▶ **SOURCE TEXT**:
What is really important to know about this is that not only workers were behind this, but managers too; sixty-eight of seventy-one store directors were openly in support of bringing Arthur T. Demoulas back. Each store, while remaining open, asked customers to boycott. The distribution centers and warehouse workers kept the food from getting to the stores, and stores refused to accept deliveries or to stock the shelves. The board threatened to fire people, but no one went back to work. Customers pledged not to shop at Market Basket until Arthur T. Demoulas was reinstated as CEO.
And they were, collectively, able to cripple the company. The saga came to an end when Arthur T. Demoulas made an offer to buy the other half of the company. It took weeks to negotiate this deal but once it was announced, within minutes, workers were back in the warehouse and the stores. Customers cheered and were back as soon as the fresh produce hit the shelves.
We are left with one question: And how did a CEO inspire collective action by non-union employees, and effectively force the sale of a $4 billion company? This is the business story of the year.
On Thursday, September 25, the Sloan School of Management’s Institute for Work and Employment Research, the MIT Political Science Department, and Boston Review convened a diverse group of faculty and community leaders to discuss the lessons that can be drawn from these astonishing events. The event attracted a full auditorium of students, faculty, Market Basket customers, and others eager to share their thoughts and hear from others, and 649 additional participants via live streaming. We offer the videos and excerpts from the panelists below.
Panel on Corporate Leadership and Governance
and a note from John Davis, Harvard Business School
Panel on Finance, Marketing, and Operations
Panel on Labor and Public Policy
And a final comment from Thomas Kochan.
As an advisor to employee-owned companies, what struck me is the language of ownership that pervaded the Market Basket protests. I heard people saying, “These are our stores, Arthur T. is our CEO” and “They may own the shares, but we own the company.” That employees and customers would use the language of ownership is a challenge to the dominant model of the corporation that emphasizes shareholder rights and maximizing shareholder value. The stakeholders were saying, “Shareholders are important, but we deserve our jobs and bosses that we respect, and we’re not going to submit to the dictates of the prevailing model. We want a voice over who our leader is going to be.” It became pretty clear as the story unfolded that it was the plan of the other side of the family to sell to Delhaize Group, the Belgian company that owns the Hannaford’s chain. This is a piece of the story that gets neglected. The employees of Market Basket (especially the store managers) saw a step or two down the road; if the prerogatives of the shareholders were to be followed, the company would be sold to someone else, and there goes the high-wage, low-price model that distinguished Market Basket as an independent leader in the industry. Had the other side of the family prevailed, Market Basket would have gotten sucked in, rationalized, normalized to conform to the prevailing models in the retail industry, simply so that shareholder returns could be increased.
I saw a number of leadership lessons in what happened with Market Basket.
First, we learned that it is possible to pay employees a living wage, provide profit sharing, treat people with dignity and respect, and give customers low prices—and still make a profit. Of course, it depends on how much money you need to make, but it doesn’t have to be a trade-off between making money and treating people fairly.

▶ **TO BE DONE**:
a - Summarize the Market Basket text in two sentences.
b - Extract the passage of the Market Basket text from "First, we learned" to "treating people fairly.".
The material that comes next has no connection to the Market Basket text.

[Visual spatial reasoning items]
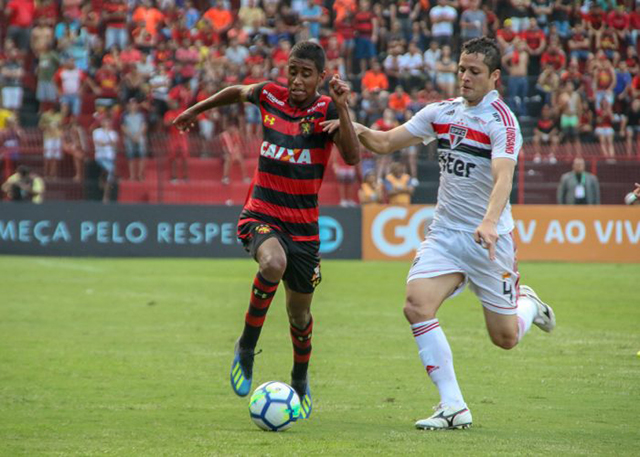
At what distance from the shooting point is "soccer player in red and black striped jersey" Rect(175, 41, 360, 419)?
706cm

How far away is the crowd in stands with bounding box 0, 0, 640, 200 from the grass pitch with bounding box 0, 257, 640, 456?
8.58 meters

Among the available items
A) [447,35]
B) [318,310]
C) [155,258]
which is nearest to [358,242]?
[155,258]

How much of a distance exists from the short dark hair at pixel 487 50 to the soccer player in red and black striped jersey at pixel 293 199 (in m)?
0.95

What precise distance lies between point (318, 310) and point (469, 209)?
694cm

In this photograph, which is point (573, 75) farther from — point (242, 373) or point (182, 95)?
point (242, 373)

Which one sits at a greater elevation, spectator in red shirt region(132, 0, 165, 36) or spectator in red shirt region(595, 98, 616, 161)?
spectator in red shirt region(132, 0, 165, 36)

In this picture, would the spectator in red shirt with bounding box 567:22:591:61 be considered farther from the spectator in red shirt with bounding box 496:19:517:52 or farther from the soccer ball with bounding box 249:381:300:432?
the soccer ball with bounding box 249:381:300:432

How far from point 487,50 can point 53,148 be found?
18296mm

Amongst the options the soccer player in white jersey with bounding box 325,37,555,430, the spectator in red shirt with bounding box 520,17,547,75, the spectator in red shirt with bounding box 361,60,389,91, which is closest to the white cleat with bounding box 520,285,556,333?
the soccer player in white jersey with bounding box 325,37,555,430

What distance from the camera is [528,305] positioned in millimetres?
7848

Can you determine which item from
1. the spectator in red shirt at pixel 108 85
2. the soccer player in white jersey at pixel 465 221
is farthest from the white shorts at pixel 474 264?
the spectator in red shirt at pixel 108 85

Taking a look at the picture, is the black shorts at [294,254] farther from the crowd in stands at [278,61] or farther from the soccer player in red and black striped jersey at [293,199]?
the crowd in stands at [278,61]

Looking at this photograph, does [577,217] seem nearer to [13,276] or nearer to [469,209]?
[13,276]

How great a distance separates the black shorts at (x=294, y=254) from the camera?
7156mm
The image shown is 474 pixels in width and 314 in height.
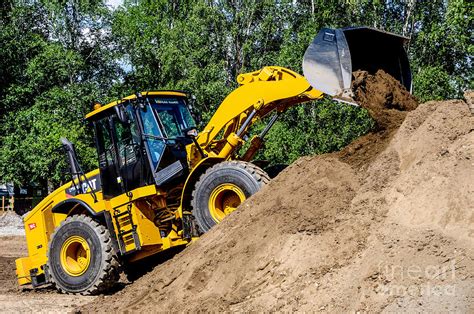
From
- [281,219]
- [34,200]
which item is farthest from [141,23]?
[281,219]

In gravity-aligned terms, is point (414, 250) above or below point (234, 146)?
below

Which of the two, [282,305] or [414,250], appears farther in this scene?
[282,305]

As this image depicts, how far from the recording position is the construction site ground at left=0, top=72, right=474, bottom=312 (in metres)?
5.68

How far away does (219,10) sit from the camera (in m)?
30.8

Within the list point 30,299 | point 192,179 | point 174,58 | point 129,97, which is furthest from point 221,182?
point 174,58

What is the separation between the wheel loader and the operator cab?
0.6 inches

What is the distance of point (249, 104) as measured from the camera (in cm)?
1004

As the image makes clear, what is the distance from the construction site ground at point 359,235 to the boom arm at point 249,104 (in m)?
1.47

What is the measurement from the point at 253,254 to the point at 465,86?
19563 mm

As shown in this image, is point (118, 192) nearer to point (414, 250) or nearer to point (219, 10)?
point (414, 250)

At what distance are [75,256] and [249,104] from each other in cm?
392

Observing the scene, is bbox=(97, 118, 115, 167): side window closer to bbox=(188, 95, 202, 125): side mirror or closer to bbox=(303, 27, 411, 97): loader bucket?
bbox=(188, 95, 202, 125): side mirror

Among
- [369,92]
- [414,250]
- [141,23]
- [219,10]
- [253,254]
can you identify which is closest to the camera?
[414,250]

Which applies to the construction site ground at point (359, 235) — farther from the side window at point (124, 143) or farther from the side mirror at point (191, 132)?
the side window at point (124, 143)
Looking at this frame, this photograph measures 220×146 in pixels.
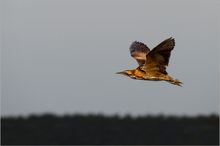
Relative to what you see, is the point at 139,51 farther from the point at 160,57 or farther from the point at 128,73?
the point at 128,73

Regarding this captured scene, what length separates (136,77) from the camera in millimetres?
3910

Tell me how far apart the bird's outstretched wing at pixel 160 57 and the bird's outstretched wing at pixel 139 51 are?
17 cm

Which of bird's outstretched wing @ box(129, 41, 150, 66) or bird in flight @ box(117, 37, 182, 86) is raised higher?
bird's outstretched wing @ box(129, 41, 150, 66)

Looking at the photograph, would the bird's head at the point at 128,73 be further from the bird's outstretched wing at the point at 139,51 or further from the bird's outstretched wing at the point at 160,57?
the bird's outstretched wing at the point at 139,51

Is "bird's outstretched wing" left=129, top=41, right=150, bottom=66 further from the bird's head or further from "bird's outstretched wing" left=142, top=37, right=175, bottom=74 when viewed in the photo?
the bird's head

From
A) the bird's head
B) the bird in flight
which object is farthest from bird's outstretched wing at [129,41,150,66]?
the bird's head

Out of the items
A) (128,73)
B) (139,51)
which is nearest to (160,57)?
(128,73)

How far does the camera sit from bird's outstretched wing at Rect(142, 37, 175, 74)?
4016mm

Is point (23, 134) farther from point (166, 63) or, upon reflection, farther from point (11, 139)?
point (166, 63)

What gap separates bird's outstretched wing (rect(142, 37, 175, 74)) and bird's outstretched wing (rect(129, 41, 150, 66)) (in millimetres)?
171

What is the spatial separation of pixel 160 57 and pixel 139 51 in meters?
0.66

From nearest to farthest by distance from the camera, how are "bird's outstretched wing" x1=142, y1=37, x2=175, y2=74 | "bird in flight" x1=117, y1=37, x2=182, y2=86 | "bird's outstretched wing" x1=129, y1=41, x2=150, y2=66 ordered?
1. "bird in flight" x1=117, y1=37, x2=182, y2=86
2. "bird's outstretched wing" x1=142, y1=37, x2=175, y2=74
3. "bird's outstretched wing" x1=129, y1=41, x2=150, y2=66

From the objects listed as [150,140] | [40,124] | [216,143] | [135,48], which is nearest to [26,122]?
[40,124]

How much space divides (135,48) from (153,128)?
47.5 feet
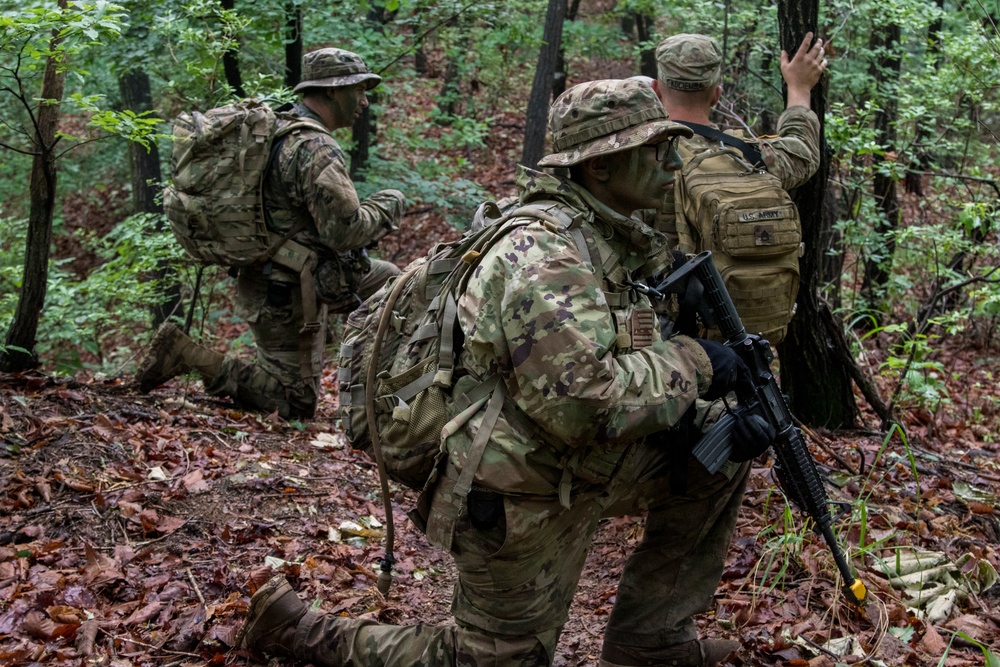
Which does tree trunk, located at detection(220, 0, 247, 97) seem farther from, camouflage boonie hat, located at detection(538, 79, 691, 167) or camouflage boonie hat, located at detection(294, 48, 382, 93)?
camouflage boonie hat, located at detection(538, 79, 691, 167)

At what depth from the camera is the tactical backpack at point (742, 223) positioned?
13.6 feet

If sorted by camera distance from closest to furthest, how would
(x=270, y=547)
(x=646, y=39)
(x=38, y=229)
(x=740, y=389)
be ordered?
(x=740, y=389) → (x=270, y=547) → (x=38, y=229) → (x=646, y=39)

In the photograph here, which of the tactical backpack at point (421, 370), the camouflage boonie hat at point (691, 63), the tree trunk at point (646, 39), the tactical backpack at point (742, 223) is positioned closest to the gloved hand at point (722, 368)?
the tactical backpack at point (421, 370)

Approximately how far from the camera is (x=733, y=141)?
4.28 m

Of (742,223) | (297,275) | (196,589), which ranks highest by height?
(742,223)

▶ **RESPONSES PER TASK**:
a - Workers, store directors, and customers joined a boycott to bring Arthur T. Demoulas back as CEO of Market Basket. They collectively crippled the company until he made an offer to buy the other half of it, after which workers and customers returned, and an advisor to employee-owned companies observed that the protests used a language of ownership challenging the shareholder-value model.

b -
First, we learned that it is possible to pay employees a living wage, provide profit sharing, treat people with dignity and respect, and give customers low prices—and still make a profit. Of course, it depends on how much money you need to make, but it doesn’t have to be a trade-off between making money and treating people fairly.